§ **Exercise**
Down to the last line, set down the material below exactly, excluding pictures.

§ **Data excerpt**
◆ ◆ ◆ ◆
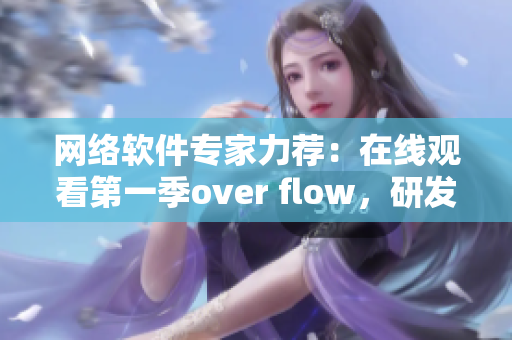網絡軟件專家力薦：在線觀看第一季over flow，研發(fā)神器，搶先預覽！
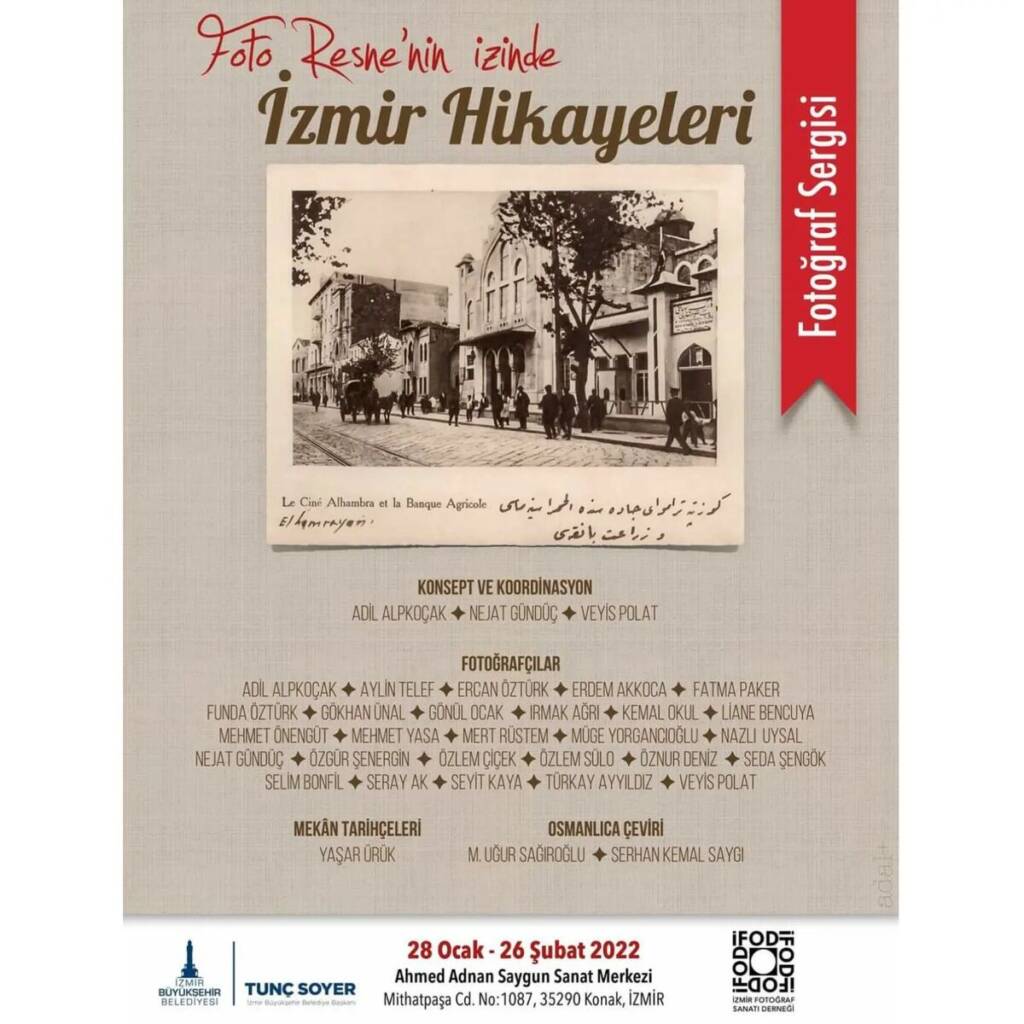 FOTO RESNE'NİN İZİNDE İZMİR HİKAYELERİ 2 FOTO RESNE'NİN İZİNDE İZMİR HİKAYELERİ
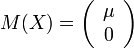 M(X)=\left({{\begin{array}{*{20}c}\mu \\0\\\end{array}}}\right)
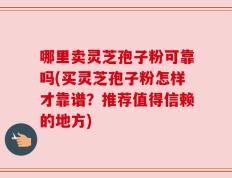 哪里卖灵芝孢子粉可靠吗(买灵芝孢子粉怎样才靠谱？推荐值得信赖的地方)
◆ ◆ ◆ ◆
§ **Written reply**
網絡軟件專家力薦：在線觀看第一季over flow，研發(fā)神器，搶先預覽！
 FOTO RESNE'NİN İZİNDE İZMİR HİKAYELERİ 2 FOTO RESNE'NİN İZİNDE İZMİR HİKAYELERİ
 M(X)=\left({{\begin{array}{*{20}c}\mu \\0\\\end{array}}}\right)
 哪里卖灵芝孢子粉可靠吗(买灵芝孢子粉怎样才靠谱？推荐值得信赖的地方)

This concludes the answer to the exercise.